::: Records to use :::

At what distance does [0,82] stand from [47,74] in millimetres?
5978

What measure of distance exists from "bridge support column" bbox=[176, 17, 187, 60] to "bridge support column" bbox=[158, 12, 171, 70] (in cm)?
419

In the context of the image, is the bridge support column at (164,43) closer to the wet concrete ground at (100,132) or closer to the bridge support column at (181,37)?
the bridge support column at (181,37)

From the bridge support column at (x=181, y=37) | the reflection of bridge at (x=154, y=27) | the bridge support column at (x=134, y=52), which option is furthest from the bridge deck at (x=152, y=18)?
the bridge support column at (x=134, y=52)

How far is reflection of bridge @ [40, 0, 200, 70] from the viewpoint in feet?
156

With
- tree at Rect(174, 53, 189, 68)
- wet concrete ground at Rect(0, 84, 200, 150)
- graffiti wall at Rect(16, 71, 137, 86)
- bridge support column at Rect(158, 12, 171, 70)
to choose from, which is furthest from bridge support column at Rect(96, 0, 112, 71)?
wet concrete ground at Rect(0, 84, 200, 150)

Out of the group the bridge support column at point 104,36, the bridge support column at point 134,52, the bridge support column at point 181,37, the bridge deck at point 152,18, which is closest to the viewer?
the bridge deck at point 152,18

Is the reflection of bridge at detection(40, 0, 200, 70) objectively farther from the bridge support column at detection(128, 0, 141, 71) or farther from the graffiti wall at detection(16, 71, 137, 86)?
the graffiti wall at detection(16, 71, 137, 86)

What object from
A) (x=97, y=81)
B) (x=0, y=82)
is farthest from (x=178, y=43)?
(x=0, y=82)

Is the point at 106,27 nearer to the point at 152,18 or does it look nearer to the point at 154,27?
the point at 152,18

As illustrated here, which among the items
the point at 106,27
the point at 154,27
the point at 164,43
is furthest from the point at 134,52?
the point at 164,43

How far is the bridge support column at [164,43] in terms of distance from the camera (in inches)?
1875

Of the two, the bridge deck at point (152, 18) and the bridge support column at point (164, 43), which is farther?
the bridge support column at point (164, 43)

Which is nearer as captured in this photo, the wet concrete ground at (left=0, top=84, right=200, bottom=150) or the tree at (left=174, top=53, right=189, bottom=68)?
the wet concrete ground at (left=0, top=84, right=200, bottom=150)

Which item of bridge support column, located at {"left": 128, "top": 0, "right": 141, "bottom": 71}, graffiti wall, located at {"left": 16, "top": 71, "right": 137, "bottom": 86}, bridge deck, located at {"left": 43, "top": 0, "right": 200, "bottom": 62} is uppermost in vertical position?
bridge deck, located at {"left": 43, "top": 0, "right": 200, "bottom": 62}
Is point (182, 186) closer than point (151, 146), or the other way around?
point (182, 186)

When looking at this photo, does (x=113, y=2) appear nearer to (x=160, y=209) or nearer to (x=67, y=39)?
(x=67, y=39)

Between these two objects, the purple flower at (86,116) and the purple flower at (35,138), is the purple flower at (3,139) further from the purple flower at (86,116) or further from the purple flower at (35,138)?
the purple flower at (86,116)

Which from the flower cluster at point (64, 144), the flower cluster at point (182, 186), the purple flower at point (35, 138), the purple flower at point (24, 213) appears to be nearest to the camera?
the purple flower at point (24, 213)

:::

— Written task —
How many lines in the entries above contain the word "closer"? Reply with the number alone.

— Answer to this exercise —
2